There is also the plain fact that students perform differently on different days.

So, as Professor Murphy concluded, "examination grades are only - and can only ever be - an approximate indication of student achievement".

He also challenged the assumption that an A grade in maths is the same as an A grade in French. As he put it: "It cannot be the same, they are as different as chalk and cheese."

Another speaker, Professor Gordon Stobart, from the Institute of Education, agreed that the standards over time debate "goes nowhere" and should be abandoned.

He compared exams standards with climbing Mount Everest.

In 1953 two people got to the top of Everest, an extraordinary achievement at the time.

Yet on a single day in 1996, 39 people stood on the summit.

That might suggest that Everest had become 20 times easier to climb. Yet the mountain remains the same height.

Of course, today people have better equipment, better training, better nutrition and so on. In that sense, it is less surprising that more people can climb Everest.

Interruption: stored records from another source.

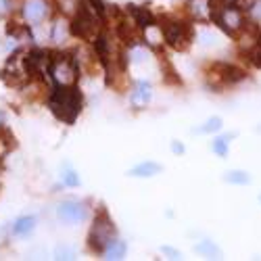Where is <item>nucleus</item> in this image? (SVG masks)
<instances>
[{
	"label": "nucleus",
	"instance_id": "f257e3e1",
	"mask_svg": "<svg viewBox=\"0 0 261 261\" xmlns=\"http://www.w3.org/2000/svg\"><path fill=\"white\" fill-rule=\"evenodd\" d=\"M48 107L59 121L71 125L82 113L84 96L77 86H57L48 98Z\"/></svg>",
	"mask_w": 261,
	"mask_h": 261
},
{
	"label": "nucleus",
	"instance_id": "f03ea898",
	"mask_svg": "<svg viewBox=\"0 0 261 261\" xmlns=\"http://www.w3.org/2000/svg\"><path fill=\"white\" fill-rule=\"evenodd\" d=\"M157 25L163 32V40L165 44L173 50H186L192 40H194V30L190 25V21H182L176 17L163 15L157 19Z\"/></svg>",
	"mask_w": 261,
	"mask_h": 261
},
{
	"label": "nucleus",
	"instance_id": "7ed1b4c3",
	"mask_svg": "<svg viewBox=\"0 0 261 261\" xmlns=\"http://www.w3.org/2000/svg\"><path fill=\"white\" fill-rule=\"evenodd\" d=\"M100 21H102V17L92 9V5L88 3V0H80L77 9H75V15H73V19L69 21L71 36H75V38H80V40L94 42V38L100 34V32H98Z\"/></svg>",
	"mask_w": 261,
	"mask_h": 261
},
{
	"label": "nucleus",
	"instance_id": "20e7f679",
	"mask_svg": "<svg viewBox=\"0 0 261 261\" xmlns=\"http://www.w3.org/2000/svg\"><path fill=\"white\" fill-rule=\"evenodd\" d=\"M48 75L55 86H75L80 77L77 59L71 53H53L48 63Z\"/></svg>",
	"mask_w": 261,
	"mask_h": 261
},
{
	"label": "nucleus",
	"instance_id": "39448f33",
	"mask_svg": "<svg viewBox=\"0 0 261 261\" xmlns=\"http://www.w3.org/2000/svg\"><path fill=\"white\" fill-rule=\"evenodd\" d=\"M117 236V228L111 220V215L107 213V209H98V213L94 215L90 232H88V249L92 253H102L105 247Z\"/></svg>",
	"mask_w": 261,
	"mask_h": 261
},
{
	"label": "nucleus",
	"instance_id": "423d86ee",
	"mask_svg": "<svg viewBox=\"0 0 261 261\" xmlns=\"http://www.w3.org/2000/svg\"><path fill=\"white\" fill-rule=\"evenodd\" d=\"M213 23L217 28H222L224 34L236 38L238 34L245 32V28L249 25V19H247L245 9L238 5V3H228L220 13L213 17Z\"/></svg>",
	"mask_w": 261,
	"mask_h": 261
},
{
	"label": "nucleus",
	"instance_id": "0eeeda50",
	"mask_svg": "<svg viewBox=\"0 0 261 261\" xmlns=\"http://www.w3.org/2000/svg\"><path fill=\"white\" fill-rule=\"evenodd\" d=\"M209 75L215 82V88H226V86H236L245 80H249L247 69L238 67L234 63H213Z\"/></svg>",
	"mask_w": 261,
	"mask_h": 261
},
{
	"label": "nucleus",
	"instance_id": "6e6552de",
	"mask_svg": "<svg viewBox=\"0 0 261 261\" xmlns=\"http://www.w3.org/2000/svg\"><path fill=\"white\" fill-rule=\"evenodd\" d=\"M57 217L63 224L75 226V224H82L88 220V207L77 199H65L57 205Z\"/></svg>",
	"mask_w": 261,
	"mask_h": 261
},
{
	"label": "nucleus",
	"instance_id": "1a4fd4ad",
	"mask_svg": "<svg viewBox=\"0 0 261 261\" xmlns=\"http://www.w3.org/2000/svg\"><path fill=\"white\" fill-rule=\"evenodd\" d=\"M21 13H23V19L28 25H36L50 15V3L48 0H23Z\"/></svg>",
	"mask_w": 261,
	"mask_h": 261
},
{
	"label": "nucleus",
	"instance_id": "9d476101",
	"mask_svg": "<svg viewBox=\"0 0 261 261\" xmlns=\"http://www.w3.org/2000/svg\"><path fill=\"white\" fill-rule=\"evenodd\" d=\"M153 100V86L146 80H138L134 82L132 90H129V105H132L134 111H140V109H146Z\"/></svg>",
	"mask_w": 261,
	"mask_h": 261
},
{
	"label": "nucleus",
	"instance_id": "9b49d317",
	"mask_svg": "<svg viewBox=\"0 0 261 261\" xmlns=\"http://www.w3.org/2000/svg\"><path fill=\"white\" fill-rule=\"evenodd\" d=\"M127 13L132 15V21L136 23V28L140 32H148L150 28H157V17L150 13L146 7H138V5H127Z\"/></svg>",
	"mask_w": 261,
	"mask_h": 261
},
{
	"label": "nucleus",
	"instance_id": "f8f14e48",
	"mask_svg": "<svg viewBox=\"0 0 261 261\" xmlns=\"http://www.w3.org/2000/svg\"><path fill=\"white\" fill-rule=\"evenodd\" d=\"M163 171V165L157 163V161H140L136 163L132 169L127 171L129 178H138V180H144V178H155Z\"/></svg>",
	"mask_w": 261,
	"mask_h": 261
},
{
	"label": "nucleus",
	"instance_id": "ddd939ff",
	"mask_svg": "<svg viewBox=\"0 0 261 261\" xmlns=\"http://www.w3.org/2000/svg\"><path fill=\"white\" fill-rule=\"evenodd\" d=\"M238 136V132H228V134H220L211 140V150L220 157V159H226L230 155V142Z\"/></svg>",
	"mask_w": 261,
	"mask_h": 261
},
{
	"label": "nucleus",
	"instance_id": "4468645a",
	"mask_svg": "<svg viewBox=\"0 0 261 261\" xmlns=\"http://www.w3.org/2000/svg\"><path fill=\"white\" fill-rule=\"evenodd\" d=\"M38 226V217L36 215H23L19 217V220H15L13 224V236H19V238H25L30 236Z\"/></svg>",
	"mask_w": 261,
	"mask_h": 261
},
{
	"label": "nucleus",
	"instance_id": "2eb2a0df",
	"mask_svg": "<svg viewBox=\"0 0 261 261\" xmlns=\"http://www.w3.org/2000/svg\"><path fill=\"white\" fill-rule=\"evenodd\" d=\"M125 253H127V245H125V241H121L119 236H115L113 241L105 247V251H102L100 255H102V259L117 261V259H123V257H125Z\"/></svg>",
	"mask_w": 261,
	"mask_h": 261
},
{
	"label": "nucleus",
	"instance_id": "dca6fc26",
	"mask_svg": "<svg viewBox=\"0 0 261 261\" xmlns=\"http://www.w3.org/2000/svg\"><path fill=\"white\" fill-rule=\"evenodd\" d=\"M71 36V25L67 19H57L53 23V30H50V40L55 44H63L65 40Z\"/></svg>",
	"mask_w": 261,
	"mask_h": 261
},
{
	"label": "nucleus",
	"instance_id": "f3484780",
	"mask_svg": "<svg viewBox=\"0 0 261 261\" xmlns=\"http://www.w3.org/2000/svg\"><path fill=\"white\" fill-rule=\"evenodd\" d=\"M224 127V119L220 115H213L209 117L207 121H203L199 127H192V134H203V136H211V134H217L220 129Z\"/></svg>",
	"mask_w": 261,
	"mask_h": 261
},
{
	"label": "nucleus",
	"instance_id": "a211bd4d",
	"mask_svg": "<svg viewBox=\"0 0 261 261\" xmlns=\"http://www.w3.org/2000/svg\"><path fill=\"white\" fill-rule=\"evenodd\" d=\"M224 182H228L232 186H249L253 182V178L247 169H228L224 173Z\"/></svg>",
	"mask_w": 261,
	"mask_h": 261
},
{
	"label": "nucleus",
	"instance_id": "6ab92c4d",
	"mask_svg": "<svg viewBox=\"0 0 261 261\" xmlns=\"http://www.w3.org/2000/svg\"><path fill=\"white\" fill-rule=\"evenodd\" d=\"M194 253H199V255H203V257H211V259H220V257L224 255L222 249H220V245H215L211 238H205V241H201V243L194 245Z\"/></svg>",
	"mask_w": 261,
	"mask_h": 261
},
{
	"label": "nucleus",
	"instance_id": "aec40b11",
	"mask_svg": "<svg viewBox=\"0 0 261 261\" xmlns=\"http://www.w3.org/2000/svg\"><path fill=\"white\" fill-rule=\"evenodd\" d=\"M188 7H190V15H192L194 21L211 19V13H209V0H190Z\"/></svg>",
	"mask_w": 261,
	"mask_h": 261
},
{
	"label": "nucleus",
	"instance_id": "412c9836",
	"mask_svg": "<svg viewBox=\"0 0 261 261\" xmlns=\"http://www.w3.org/2000/svg\"><path fill=\"white\" fill-rule=\"evenodd\" d=\"M245 13H247L249 23L261 25V0H249L245 7Z\"/></svg>",
	"mask_w": 261,
	"mask_h": 261
},
{
	"label": "nucleus",
	"instance_id": "4be33fe9",
	"mask_svg": "<svg viewBox=\"0 0 261 261\" xmlns=\"http://www.w3.org/2000/svg\"><path fill=\"white\" fill-rule=\"evenodd\" d=\"M61 180H63L65 186H69V188H75V186L82 184V182H80V176H77V171L71 169L69 165H65V167H63V171H61Z\"/></svg>",
	"mask_w": 261,
	"mask_h": 261
},
{
	"label": "nucleus",
	"instance_id": "5701e85b",
	"mask_svg": "<svg viewBox=\"0 0 261 261\" xmlns=\"http://www.w3.org/2000/svg\"><path fill=\"white\" fill-rule=\"evenodd\" d=\"M55 257H57V259H75V251H73V247L59 245L57 251H55Z\"/></svg>",
	"mask_w": 261,
	"mask_h": 261
},
{
	"label": "nucleus",
	"instance_id": "b1692460",
	"mask_svg": "<svg viewBox=\"0 0 261 261\" xmlns=\"http://www.w3.org/2000/svg\"><path fill=\"white\" fill-rule=\"evenodd\" d=\"M161 253L169 255V259H180V257H182V253H180V251H176V249H171V247H161Z\"/></svg>",
	"mask_w": 261,
	"mask_h": 261
},
{
	"label": "nucleus",
	"instance_id": "393cba45",
	"mask_svg": "<svg viewBox=\"0 0 261 261\" xmlns=\"http://www.w3.org/2000/svg\"><path fill=\"white\" fill-rule=\"evenodd\" d=\"M11 0H0V17H5V15H9L11 13Z\"/></svg>",
	"mask_w": 261,
	"mask_h": 261
},
{
	"label": "nucleus",
	"instance_id": "a878e982",
	"mask_svg": "<svg viewBox=\"0 0 261 261\" xmlns=\"http://www.w3.org/2000/svg\"><path fill=\"white\" fill-rule=\"evenodd\" d=\"M171 150H173L176 155H184V153H186V146H184L182 142H178V140H173V142H171Z\"/></svg>",
	"mask_w": 261,
	"mask_h": 261
},
{
	"label": "nucleus",
	"instance_id": "bb28decb",
	"mask_svg": "<svg viewBox=\"0 0 261 261\" xmlns=\"http://www.w3.org/2000/svg\"><path fill=\"white\" fill-rule=\"evenodd\" d=\"M255 44H257V46H261V32L257 34V42H255Z\"/></svg>",
	"mask_w": 261,
	"mask_h": 261
},
{
	"label": "nucleus",
	"instance_id": "cd10ccee",
	"mask_svg": "<svg viewBox=\"0 0 261 261\" xmlns=\"http://www.w3.org/2000/svg\"><path fill=\"white\" fill-rule=\"evenodd\" d=\"M255 129H257V132H259V134H261V123H259V125H257V127H255Z\"/></svg>",
	"mask_w": 261,
	"mask_h": 261
},
{
	"label": "nucleus",
	"instance_id": "c85d7f7f",
	"mask_svg": "<svg viewBox=\"0 0 261 261\" xmlns=\"http://www.w3.org/2000/svg\"><path fill=\"white\" fill-rule=\"evenodd\" d=\"M230 3H238V0H230Z\"/></svg>",
	"mask_w": 261,
	"mask_h": 261
},
{
	"label": "nucleus",
	"instance_id": "c756f323",
	"mask_svg": "<svg viewBox=\"0 0 261 261\" xmlns=\"http://www.w3.org/2000/svg\"><path fill=\"white\" fill-rule=\"evenodd\" d=\"M259 203H261V194H259Z\"/></svg>",
	"mask_w": 261,
	"mask_h": 261
}]
</instances>
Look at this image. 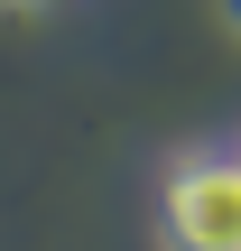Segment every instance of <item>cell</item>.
<instances>
[{"mask_svg": "<svg viewBox=\"0 0 241 251\" xmlns=\"http://www.w3.org/2000/svg\"><path fill=\"white\" fill-rule=\"evenodd\" d=\"M232 28H241V0H232Z\"/></svg>", "mask_w": 241, "mask_h": 251, "instance_id": "obj_3", "label": "cell"}, {"mask_svg": "<svg viewBox=\"0 0 241 251\" xmlns=\"http://www.w3.org/2000/svg\"><path fill=\"white\" fill-rule=\"evenodd\" d=\"M9 9H56V0H9Z\"/></svg>", "mask_w": 241, "mask_h": 251, "instance_id": "obj_2", "label": "cell"}, {"mask_svg": "<svg viewBox=\"0 0 241 251\" xmlns=\"http://www.w3.org/2000/svg\"><path fill=\"white\" fill-rule=\"evenodd\" d=\"M167 251H241V149H186L158 177Z\"/></svg>", "mask_w": 241, "mask_h": 251, "instance_id": "obj_1", "label": "cell"}]
</instances>
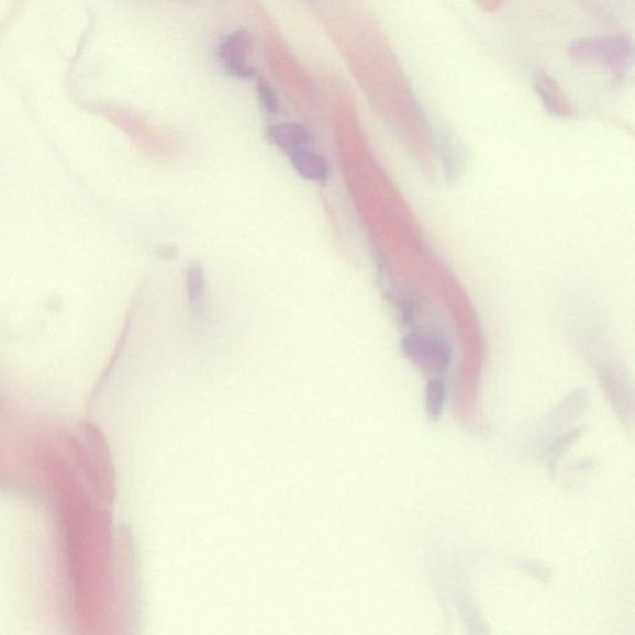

But while that may make the achievement less exceptional, it does not change the "standard" of the mountain climbing achievement.

'Be prepared'

So a growing number of pupils passing exams does not necessarily mean those exams are easier. It may mean that students are better prepared for the exams.

If that means exams are no longer doing the job of filtering out the best pupils, we could return to the system where only a set percentage of pupils passed each year.

That used to be the way when A-levels were created in order to filter out the small percentage of pupils deemed suitable for university.

Roughly the same proportion of candidates passed each year. Even if one exceptional cohort of pupils presented themselves the pass-rate would remain about the same.

Some people regard those days as a golden age of rigorous exams.

But there are problems. For a start, the exam results would then tell us nothing about how much the nation's pupils knew.

It would also be impossible to judge what was happening to standards over time, as the pass-rate would remain static.

As the seminar grappled with these issues, speakers argued that the problem could be avoided if tests and exams were used for one purpose alone, namely to identify what pupils have learned, rather than being used as an accountability measure for individual schools and the education system as a whole.

Or, as Anastasia de Waal, from the Civitas think-tank, put it: "We need to sever national accountability from the assessment of individual performance."

'Teaching to the best'

This argument goes to the heart of the current row over the national curriculum tests, or SATs, for 11 year-olds.

It is precisely because they are not only an assessment of individuals, but also high stakes tests used to rank schools, that we now have drilling, or "teaching to the test", which shapes the nature of learning.

So, to avoid this interference with teaching and learning, do we have to sacrifice all attempts to measure national standards?

That would be wrong as governments, and voters, need ways of measuring how well school policies are working.

Fortunately, there is another way. A small sample of students, from a representative sample of schools, could be given the same reading or maths test each year.

This would show how standards are changing over time without either constricting curriculum development or leading to the high stakes environment that changes teaching behaviour.

This sort of testing used to happen in England but it was abandoned decades ago.

There is another, perhaps even more useful way of gauging the health of the school system. That is to compare our standards with other countries.

A couple of big organisations already produce such comparative surveys, by setting tests for a representative sample of pupils in each country.

Of course, no one international study gives a definitive answer, as they measure different things. Some assess factual knowledge, while others focus on applied learning.

But they do provide benchmarks for measuring individual countries' performances.

So, instead of the big furore each year over A-levels, Highers, and GCSEs we should perhaps give more attention to the big international studies.

That would leave school exams and tests to focus on assessing what pupils know rather than being used, inappropriately, as a political football.